Value *DoSomething(Instruction *I) {
   if (!isa<TerminatorInst>(I) &&
       I->hasOneUse() && SomeOtherThing(I)) {
     ... some long code ....
   }

   return 0;
}

This code has several problems if the body of the 'if' is large. When you're 
looking at the top of the function, it isn't immediately clear that this only 
does interesting things with non-terminator instructions, and only applies to 
things with the other predicates. Second, it is relatively difficult to 
describe (in comments) why these predicates are important because the if 
statement makes it difficult to lay out the comments. Third, when you're deep 
within the body of the code, it is indented an extra level.

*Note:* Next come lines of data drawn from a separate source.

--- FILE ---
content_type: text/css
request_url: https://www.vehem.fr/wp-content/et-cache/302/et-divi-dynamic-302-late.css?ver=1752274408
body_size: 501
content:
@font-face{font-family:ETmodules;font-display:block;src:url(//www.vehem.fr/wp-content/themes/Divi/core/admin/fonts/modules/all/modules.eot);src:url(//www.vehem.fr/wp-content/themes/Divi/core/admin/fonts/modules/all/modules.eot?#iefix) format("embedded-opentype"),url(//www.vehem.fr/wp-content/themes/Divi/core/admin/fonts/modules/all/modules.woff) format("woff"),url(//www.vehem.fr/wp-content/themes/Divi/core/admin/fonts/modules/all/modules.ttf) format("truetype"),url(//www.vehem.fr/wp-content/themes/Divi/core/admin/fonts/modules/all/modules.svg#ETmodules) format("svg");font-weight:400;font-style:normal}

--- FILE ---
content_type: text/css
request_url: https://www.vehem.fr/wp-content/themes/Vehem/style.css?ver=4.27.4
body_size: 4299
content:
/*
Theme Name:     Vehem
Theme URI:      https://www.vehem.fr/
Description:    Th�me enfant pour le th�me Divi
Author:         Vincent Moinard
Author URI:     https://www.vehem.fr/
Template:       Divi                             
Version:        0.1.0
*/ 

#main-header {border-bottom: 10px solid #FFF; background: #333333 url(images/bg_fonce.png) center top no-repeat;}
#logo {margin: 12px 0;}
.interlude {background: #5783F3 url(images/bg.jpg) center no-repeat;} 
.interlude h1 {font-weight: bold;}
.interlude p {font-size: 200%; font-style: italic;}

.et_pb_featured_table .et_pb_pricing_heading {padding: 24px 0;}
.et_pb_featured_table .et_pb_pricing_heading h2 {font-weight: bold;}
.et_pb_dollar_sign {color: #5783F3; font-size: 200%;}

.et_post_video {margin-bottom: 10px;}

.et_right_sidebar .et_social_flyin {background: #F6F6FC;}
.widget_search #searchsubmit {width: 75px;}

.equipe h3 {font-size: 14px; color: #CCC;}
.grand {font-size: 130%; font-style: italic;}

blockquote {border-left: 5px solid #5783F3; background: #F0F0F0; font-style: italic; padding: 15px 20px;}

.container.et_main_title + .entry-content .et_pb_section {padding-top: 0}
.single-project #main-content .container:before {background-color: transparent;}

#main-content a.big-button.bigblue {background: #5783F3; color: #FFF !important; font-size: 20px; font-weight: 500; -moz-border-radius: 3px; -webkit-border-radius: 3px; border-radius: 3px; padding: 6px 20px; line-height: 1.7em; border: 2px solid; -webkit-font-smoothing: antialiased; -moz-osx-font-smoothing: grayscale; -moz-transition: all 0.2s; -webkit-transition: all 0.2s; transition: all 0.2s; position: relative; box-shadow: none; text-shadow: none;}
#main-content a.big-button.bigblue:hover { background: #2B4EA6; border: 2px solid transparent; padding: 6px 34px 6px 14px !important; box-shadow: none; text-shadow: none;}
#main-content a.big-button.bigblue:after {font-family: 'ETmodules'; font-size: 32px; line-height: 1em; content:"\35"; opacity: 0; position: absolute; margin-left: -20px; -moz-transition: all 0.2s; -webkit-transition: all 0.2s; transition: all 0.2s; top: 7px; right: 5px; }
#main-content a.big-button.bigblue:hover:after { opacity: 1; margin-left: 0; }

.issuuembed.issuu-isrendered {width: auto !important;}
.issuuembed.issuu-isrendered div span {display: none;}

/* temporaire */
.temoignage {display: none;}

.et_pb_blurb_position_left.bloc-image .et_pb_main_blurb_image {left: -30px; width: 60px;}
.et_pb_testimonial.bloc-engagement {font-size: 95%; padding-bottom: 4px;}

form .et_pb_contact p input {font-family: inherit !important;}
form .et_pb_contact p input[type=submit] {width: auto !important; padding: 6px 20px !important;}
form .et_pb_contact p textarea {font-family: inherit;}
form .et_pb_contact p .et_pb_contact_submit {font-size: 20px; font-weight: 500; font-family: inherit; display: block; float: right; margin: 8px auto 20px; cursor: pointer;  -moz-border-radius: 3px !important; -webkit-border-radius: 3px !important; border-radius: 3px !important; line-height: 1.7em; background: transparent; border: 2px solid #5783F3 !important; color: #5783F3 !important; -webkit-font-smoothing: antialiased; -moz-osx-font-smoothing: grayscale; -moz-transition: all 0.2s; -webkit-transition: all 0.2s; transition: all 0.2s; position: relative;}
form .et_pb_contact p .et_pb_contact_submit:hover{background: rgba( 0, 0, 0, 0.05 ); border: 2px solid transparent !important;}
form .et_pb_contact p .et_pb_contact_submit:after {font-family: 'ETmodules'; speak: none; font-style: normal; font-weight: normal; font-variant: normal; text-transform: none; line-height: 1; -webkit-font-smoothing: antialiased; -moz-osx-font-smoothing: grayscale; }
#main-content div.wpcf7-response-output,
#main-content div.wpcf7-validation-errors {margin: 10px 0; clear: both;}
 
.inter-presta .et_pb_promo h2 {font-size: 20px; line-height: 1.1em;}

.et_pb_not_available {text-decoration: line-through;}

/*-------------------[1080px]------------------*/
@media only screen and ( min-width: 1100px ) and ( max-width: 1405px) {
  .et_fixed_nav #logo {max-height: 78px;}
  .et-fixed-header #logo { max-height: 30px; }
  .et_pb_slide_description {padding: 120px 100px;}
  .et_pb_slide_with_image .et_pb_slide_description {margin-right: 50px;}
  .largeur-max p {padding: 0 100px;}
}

Finally, when 
reading the top of the function, it isn't clear what the result is if the 
predicate isn't true; you have to read to the end of the function to know that 
it returns null.

It is much preferred to format the code like this:

Value *DoSomething(Instruction *I) {
   // Terminators never need 'something' done to them because ...
   if (isa<TerminatorInst>(I))
     return 0;

   // We conservatively avoid transforming instructions with multiple uses
   // because goats like cheese.
   if (!I->hasOneUse())
     return 0;

   // This is really just here for example.
   if (!SomeOtherThing(I))
     return 0;

   ... some long code ....
}

This fixes these problems. A similar problem frequently happens in for loops. A 
silly example is something like this:

   for (BasicBlock::iterator II = BB->begin(), E = BB->end(); II != E; ++II) {
     if (BinaryOperator *BO = dyn_cast<BinaryOperator>(II)) {
       Value *LHS = BO->getOperand(0);
       Value *RHS = BO->getOperand(1);
       if (LHS != RHS) {
         ...
       }
     }
   }

When you have very, very small loops, this sort of structure is fine. But if it 
exceeds more than 10-15 lines, it becomes difficult for people to read and 
understand at a glance. The problem with this sort of code is that it gets very 
nested very quickly. Meaning that the reader of the code has to keep a lot of 
context in their brain to remember what is going immediately on in the loop, 
because they don't know if/when the if conditions will have elses etc. It is 
strongly preferred to structure the loop like this:

   for (BasicBlock::iterator II = BB->begin(), E = BB->end(); II != E; ++II) {
     BinaryOperator *BO = dyn_cast<BinaryOperator>(II);
     if (!BO) continue;

     Value *LHS = BO->getOperand(0);
     Value *RHS = BO->getOperand(1);
     if (LHS == RHS) continue;

     ...
   }

This has all the benefits of using early exits for functions: it reduces 
nesting of the loop, it makes it easier to describe why the conditions are 
true, and it makes it obvious to the reader that there is no else coming up 
that they have to push context into their brain for. If a loop is large, this 
can be a big understandability win.
========================================
-- 
_________________
vita es estrany
spir.wikidot.com